Worse is to come. Just as the heirs of Timur the Great share intelligence, physical strength and utter ruthlessness, they also have a great weakness for wine and opium. Once Jahangir is tempted, his talented wife, Mehrunissa, is only too willing to take up the reins of empire. She’ll stop at nothing, not even seizing Khurram’s young sons, to keep the throne in her grip. And with Khurram and his half-brothers each still determined to be their father’s heir, the savage battle for the Moghul throne will be more ferocious than even Timur could have imagined.

===The Serpent’s Tooth===
The new Moghul Emperor Shah Jahan reigns over a colossally wealthy empire of 100 million souls. Yet to gain his throne he has followed the savage ‘throne or coffin’ traditions of his ancestors – descendants of Genghis Khan and Tamburlaine. Ever since the Moghuls took India, brother has fought brother and sons their fathers for the prize and Shah Jahan has been no exception.

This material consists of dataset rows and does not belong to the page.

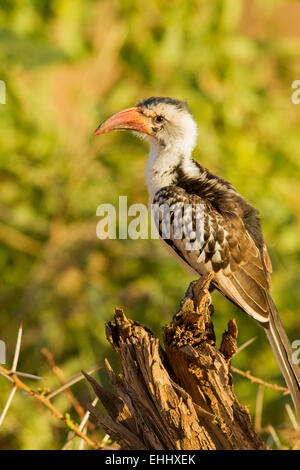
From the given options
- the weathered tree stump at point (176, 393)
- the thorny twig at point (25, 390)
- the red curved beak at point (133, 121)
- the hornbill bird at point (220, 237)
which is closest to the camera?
the thorny twig at point (25, 390)

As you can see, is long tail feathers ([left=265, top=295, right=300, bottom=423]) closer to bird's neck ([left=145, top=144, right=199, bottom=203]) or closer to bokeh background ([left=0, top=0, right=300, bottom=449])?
bird's neck ([left=145, top=144, right=199, bottom=203])

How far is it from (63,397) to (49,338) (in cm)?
71

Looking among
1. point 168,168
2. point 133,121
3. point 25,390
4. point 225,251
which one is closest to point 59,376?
point 25,390

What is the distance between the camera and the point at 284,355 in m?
3.96

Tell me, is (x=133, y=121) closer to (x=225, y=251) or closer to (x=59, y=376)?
(x=225, y=251)

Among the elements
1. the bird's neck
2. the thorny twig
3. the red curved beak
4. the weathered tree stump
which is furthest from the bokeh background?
the thorny twig

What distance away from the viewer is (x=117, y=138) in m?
7.07

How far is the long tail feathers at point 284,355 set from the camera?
3766 mm

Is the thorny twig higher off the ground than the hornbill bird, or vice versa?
the hornbill bird

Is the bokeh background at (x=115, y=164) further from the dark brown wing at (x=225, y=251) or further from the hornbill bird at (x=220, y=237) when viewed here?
the dark brown wing at (x=225, y=251)

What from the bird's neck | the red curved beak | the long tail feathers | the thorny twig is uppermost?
the red curved beak

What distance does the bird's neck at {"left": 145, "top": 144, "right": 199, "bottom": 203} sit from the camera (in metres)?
4.28

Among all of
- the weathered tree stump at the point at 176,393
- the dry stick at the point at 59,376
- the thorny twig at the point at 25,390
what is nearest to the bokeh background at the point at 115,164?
the dry stick at the point at 59,376
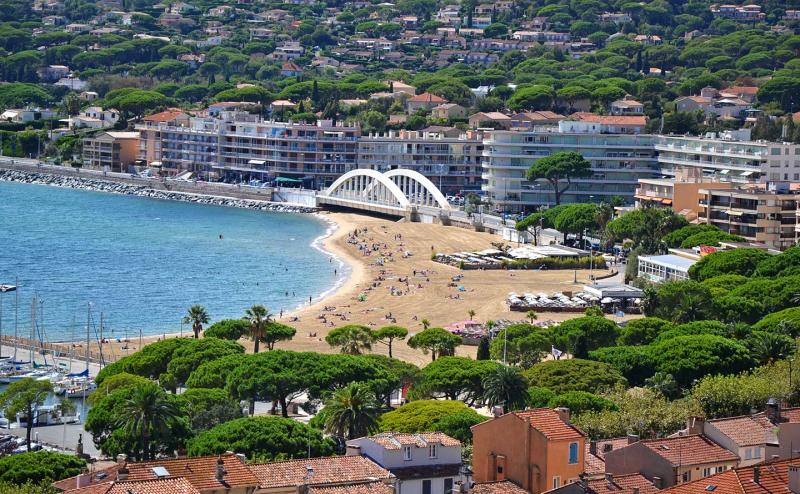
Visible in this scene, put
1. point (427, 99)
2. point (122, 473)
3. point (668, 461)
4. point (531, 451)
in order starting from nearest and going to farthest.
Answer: point (122, 473) < point (531, 451) < point (668, 461) < point (427, 99)

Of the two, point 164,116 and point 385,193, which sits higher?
point 164,116

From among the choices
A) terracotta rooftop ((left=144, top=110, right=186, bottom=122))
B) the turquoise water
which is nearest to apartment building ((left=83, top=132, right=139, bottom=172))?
terracotta rooftop ((left=144, top=110, right=186, bottom=122))

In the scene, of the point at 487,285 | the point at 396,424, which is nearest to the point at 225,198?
the point at 487,285

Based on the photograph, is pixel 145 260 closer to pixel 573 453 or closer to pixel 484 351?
pixel 484 351

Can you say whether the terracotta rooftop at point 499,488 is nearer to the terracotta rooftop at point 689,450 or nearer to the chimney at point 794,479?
the terracotta rooftop at point 689,450

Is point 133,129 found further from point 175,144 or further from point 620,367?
point 620,367

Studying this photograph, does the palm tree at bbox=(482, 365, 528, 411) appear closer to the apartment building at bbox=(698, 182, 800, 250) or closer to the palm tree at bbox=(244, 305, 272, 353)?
the palm tree at bbox=(244, 305, 272, 353)

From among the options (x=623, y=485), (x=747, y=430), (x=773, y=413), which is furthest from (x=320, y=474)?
(x=773, y=413)
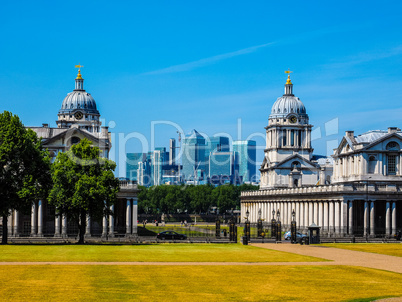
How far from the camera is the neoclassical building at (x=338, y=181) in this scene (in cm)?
11300

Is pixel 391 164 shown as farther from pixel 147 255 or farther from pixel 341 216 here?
pixel 147 255

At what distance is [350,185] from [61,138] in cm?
4202

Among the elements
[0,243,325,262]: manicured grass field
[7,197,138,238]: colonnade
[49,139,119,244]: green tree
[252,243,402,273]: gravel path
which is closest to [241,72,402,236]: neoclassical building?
[7,197,138,238]: colonnade

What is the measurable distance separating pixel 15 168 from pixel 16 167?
6.6 inches

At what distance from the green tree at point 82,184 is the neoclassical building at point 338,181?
35.5 m

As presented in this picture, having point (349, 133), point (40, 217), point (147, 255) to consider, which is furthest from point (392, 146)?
point (147, 255)

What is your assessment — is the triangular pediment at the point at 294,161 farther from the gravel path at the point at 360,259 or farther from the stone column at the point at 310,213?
the gravel path at the point at 360,259

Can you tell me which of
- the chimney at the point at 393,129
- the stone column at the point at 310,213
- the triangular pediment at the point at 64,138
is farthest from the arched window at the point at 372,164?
the triangular pediment at the point at 64,138

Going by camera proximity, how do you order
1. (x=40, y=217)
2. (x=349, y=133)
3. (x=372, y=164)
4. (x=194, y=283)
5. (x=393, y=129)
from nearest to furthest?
1. (x=194, y=283)
2. (x=40, y=217)
3. (x=372, y=164)
4. (x=393, y=129)
5. (x=349, y=133)

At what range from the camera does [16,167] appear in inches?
3120

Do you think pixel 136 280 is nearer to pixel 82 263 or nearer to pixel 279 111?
pixel 82 263

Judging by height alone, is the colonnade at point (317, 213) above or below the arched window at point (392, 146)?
below

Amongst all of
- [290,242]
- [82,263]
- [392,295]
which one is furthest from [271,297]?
[290,242]

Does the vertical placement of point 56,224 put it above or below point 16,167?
below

As his reign dawns, now is the time for Shah Jahan to secure his throne by crushing his enemies. Instead, devastated by the death of his beautiful wife Mumtaz, he becomes obsessed with building an epic monument to their perfect love – the Taj Mahal. His overwhelming grief isolates him from his sons and he does not see the rivalries, indeed hatreds, building between them. When he falls ill, civil war breaks out – ruthless, murderous and uncontrollable and the foundations of the empire itself shake.

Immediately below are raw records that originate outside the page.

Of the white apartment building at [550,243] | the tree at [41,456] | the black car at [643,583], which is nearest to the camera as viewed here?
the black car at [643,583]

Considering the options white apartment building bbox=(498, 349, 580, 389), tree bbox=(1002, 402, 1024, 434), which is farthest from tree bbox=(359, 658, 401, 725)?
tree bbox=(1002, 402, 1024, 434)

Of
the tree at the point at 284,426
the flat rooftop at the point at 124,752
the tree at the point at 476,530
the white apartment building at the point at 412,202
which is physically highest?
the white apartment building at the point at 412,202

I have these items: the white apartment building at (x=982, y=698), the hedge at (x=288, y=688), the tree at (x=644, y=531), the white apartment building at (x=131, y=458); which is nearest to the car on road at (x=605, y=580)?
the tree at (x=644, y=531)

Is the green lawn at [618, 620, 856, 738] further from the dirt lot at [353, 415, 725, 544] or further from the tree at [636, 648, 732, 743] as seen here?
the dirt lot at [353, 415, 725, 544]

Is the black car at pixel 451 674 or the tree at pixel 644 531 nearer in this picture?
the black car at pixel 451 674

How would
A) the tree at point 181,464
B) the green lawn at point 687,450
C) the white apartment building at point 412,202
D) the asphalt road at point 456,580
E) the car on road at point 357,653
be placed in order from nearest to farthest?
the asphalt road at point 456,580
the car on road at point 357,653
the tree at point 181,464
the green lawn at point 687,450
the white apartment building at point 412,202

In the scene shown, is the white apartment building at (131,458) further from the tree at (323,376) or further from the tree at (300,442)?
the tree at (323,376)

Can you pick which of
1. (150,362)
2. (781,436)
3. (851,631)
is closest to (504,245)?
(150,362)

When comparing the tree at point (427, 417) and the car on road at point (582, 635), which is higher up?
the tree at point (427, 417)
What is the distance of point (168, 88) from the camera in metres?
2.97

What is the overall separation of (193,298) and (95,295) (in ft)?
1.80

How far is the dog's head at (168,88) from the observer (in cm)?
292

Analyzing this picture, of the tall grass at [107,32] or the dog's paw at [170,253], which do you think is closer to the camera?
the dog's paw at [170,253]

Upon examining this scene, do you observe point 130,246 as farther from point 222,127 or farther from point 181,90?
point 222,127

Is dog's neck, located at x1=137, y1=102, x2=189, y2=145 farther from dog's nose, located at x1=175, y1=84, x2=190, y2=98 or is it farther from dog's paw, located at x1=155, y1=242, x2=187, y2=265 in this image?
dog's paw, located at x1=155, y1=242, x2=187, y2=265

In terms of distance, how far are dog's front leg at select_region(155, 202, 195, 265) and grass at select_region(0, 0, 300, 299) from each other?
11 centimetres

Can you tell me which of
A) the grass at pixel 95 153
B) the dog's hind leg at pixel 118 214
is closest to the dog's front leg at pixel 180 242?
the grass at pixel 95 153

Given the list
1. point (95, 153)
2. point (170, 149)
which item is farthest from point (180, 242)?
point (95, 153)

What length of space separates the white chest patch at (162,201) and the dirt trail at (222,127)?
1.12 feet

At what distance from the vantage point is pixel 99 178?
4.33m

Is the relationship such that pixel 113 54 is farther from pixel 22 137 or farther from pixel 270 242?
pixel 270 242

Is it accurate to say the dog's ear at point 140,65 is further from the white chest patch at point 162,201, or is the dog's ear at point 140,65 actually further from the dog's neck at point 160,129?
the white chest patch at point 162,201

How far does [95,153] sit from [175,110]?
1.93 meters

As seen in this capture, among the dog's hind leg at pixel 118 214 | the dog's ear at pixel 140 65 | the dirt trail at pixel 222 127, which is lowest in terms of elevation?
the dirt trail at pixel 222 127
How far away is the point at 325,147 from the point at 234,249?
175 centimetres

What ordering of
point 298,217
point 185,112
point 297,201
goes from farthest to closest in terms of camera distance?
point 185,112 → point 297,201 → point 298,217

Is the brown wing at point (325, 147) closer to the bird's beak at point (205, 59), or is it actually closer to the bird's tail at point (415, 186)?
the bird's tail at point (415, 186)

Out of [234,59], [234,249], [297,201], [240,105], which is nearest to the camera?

===Traitors in the Shadows===
A new emperor, Aurangzeb, sits on India’s glittering Peacock Throne – the throne he seized from his father while the old emperor still lived. He has paid for it with blood: during the brutal civil war he hunted down and killed his brothers. Now he must return the Moghul Empire to the true path and achieve new glory. But the exercise of great power is isolating. With enemies everywhere, who should he trust? Certainly not his sons. He must rely on himself and the knowledge that there are more ways to subdue a man than on the battlefield. But as the years pass memories haunt him – memories of a father who never loved him and a mother who lies in the Taj Mahal; of murdered brothers and of sons and daughters locked in sunless prisons. He tells himself that everything he has done has been necessary – moral, even.

== Adaptations ==

=== Television ===

The Empire is an Indian television adaptation of the books created by Nikkhil Advani for Disney+ Hotstar. The first season of the series adapts first volume of the novel series and stars Kunal Kapoor, Drashti Dhami, Shabana Azmi, and Dino Morea among others. The first season debuted on 27 August 2021 on Disney+ Hotstar and Hotstar globally.